# Gute Informationen über PHP im I-Net



## abollm (30. Nov 2004)

Da ich mich sehr kurzfristig in PHP (hier insbesondere DB-Anbindung) einarbeiten muss, suche ich insbesondere qualitativ _gute_ Links im Internet mit Informationen zu PHP, also z.B. auch Foren.

Bin für entsprechende Informationen dankbar.


----------



## bygones (30. Nov 2004)

da wird sich Student aber freuen...

http://www.google.de/search?hl=de&q=php+forum&btnG=Google-Suche&meta=cr=countryDE


----------



## abollm (30. Nov 2004)

deathbyaclown hat gesagt.:
			
		

> da wird sich Student aber freuen...
> 
> http://www.google.de/search?hl=de&q=php+forum&btnG=Google-Suche&meta=cr=countryDE



Hmm, ich weiß, wie man eine Suchmaschine bedient...

Ich hätte gerne eine Information dergestalt: "Nimm den oder den Link, da ich den kenne und damit gute Erfahrungen gemacht habe" oder so ähnlich.

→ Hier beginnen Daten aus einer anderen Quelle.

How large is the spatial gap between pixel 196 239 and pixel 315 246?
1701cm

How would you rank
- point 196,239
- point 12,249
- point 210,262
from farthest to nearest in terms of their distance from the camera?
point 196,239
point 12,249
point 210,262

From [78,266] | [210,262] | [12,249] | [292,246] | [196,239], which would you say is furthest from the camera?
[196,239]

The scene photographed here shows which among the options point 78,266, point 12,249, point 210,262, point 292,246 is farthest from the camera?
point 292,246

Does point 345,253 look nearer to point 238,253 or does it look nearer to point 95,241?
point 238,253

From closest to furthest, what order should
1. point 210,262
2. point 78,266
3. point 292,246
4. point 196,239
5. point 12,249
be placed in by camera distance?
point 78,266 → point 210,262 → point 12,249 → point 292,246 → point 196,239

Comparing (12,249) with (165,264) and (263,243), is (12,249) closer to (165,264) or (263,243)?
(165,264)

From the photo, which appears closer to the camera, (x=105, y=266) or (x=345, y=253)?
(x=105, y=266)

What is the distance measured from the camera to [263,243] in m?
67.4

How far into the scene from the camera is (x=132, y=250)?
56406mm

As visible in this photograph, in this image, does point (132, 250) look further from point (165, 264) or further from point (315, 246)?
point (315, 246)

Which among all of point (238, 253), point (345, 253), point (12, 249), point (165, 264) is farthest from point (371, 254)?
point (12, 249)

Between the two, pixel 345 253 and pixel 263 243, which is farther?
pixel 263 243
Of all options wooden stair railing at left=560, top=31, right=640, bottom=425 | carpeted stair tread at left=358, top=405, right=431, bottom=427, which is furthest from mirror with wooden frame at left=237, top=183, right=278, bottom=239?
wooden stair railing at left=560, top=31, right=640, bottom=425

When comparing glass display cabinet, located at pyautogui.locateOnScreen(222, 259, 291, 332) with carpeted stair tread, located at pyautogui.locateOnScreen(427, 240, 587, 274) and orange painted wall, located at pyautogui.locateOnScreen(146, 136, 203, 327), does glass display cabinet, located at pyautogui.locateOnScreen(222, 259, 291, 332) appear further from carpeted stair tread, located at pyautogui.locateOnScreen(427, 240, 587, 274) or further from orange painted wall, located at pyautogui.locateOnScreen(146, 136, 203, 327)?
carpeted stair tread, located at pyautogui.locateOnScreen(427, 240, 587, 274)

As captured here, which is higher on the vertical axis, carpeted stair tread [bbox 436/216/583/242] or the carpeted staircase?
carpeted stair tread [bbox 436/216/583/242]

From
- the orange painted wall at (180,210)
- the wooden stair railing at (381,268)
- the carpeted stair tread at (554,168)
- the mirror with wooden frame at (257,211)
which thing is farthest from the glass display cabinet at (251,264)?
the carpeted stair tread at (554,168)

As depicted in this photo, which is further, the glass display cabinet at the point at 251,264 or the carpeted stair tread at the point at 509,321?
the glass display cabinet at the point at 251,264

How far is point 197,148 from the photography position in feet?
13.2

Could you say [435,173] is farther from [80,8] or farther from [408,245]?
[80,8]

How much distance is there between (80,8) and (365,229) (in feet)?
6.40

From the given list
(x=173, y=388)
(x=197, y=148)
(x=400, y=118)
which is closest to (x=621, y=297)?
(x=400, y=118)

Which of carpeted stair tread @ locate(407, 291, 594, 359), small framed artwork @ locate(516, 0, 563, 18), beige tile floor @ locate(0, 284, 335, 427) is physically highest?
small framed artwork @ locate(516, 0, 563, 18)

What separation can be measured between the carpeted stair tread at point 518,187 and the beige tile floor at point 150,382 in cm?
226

Und zwar möglichst, bevor ich mich durch die ganzen Links von Google, Altavista, et al. wühle.

Danke trotzdem.


----------



## Jockel (30. Nov 2004)

Ich weiß ja nicht wie tief du in die Materie einsteigen musst, wenn du aber nur auf die schnelle ein kleines Skript zusammenbasteln willst, so schau dir http://www.schattenbaum.net/php/ an.
Die Seite habe ich benutzt, als ich ein kleines Registrierungsformular stricken musst... war innerhalb weniger Stunden fertig (ohne je zuvor auch nur eine Zeile PHP programmiert zu haben).


----------



## Student (30. Nov 2004)

Jockel hat gesagt.:
			
		

> schau dir http://www.schattenbaum.net/php/ an.


bloß nicht.

das ist zwar gut erklärt, aber der code ist teilweise total veraltet.

ich kann dir natürlich zuerst mal das beste manual der welt ( jaja .. außer der API *schleim* ) ans herz legen:
:arrow: http://php.net/manual
gibt es auch auf deutsch. das kannst du auf der hauptseite einstellen.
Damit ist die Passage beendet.